* _About this exercise_
No pictures should appear in the copy; otherwise retype the entries exactly.
☆ ☆ ☆
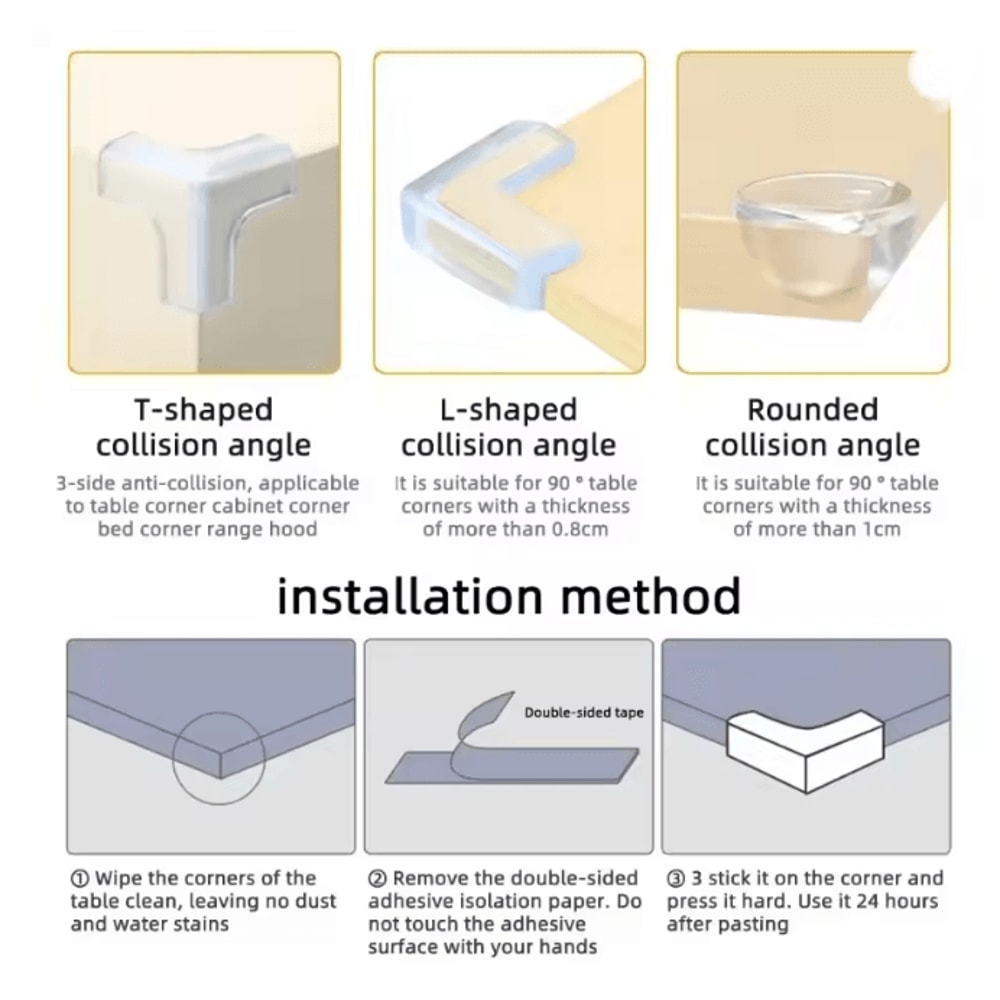 T-shaped collision angle

3-side anti-collision, applicable to table corner cabinet corner bed corner range hood

L-shaped collision angle

It is suitable for 90 ° table corners with a thickness of more than 0.8cm

Rounded collision angle

It is suitable for 90 ° table corners with a thickness of more than 1cm

installation method

Double-sided tape

① Wipe the corners of the table clean, leaving no dust and water stains

② Remove the double-sided adhesive isolation paper. Do not touch the adhesive surface with your hands

③ 3 stick it on the corner and press it hard. Use it 24 hours after pasting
☆ ☆ ☆
* _Worked solution_
 T-shaped collision angle

3-side anti-collision, applicable to table corner cabinet corner bed corner range hood

L-shaped collision angle

It is suitable for 90 ° table corners with a thickness of more than 0.8cm

Rounded collision angle

It is suitable for 90 ° table corners with a thickness of more than 1cm

installation method

Double-sided tape

① Wipe the corners of the table clean, leaving no dust and water stains

② Remove the double-sided adhesive isolation paper. Do not touch the adhesive surface with your hands

③ 3 stick it on the corner and press it hard. Use it 24 hours after pasting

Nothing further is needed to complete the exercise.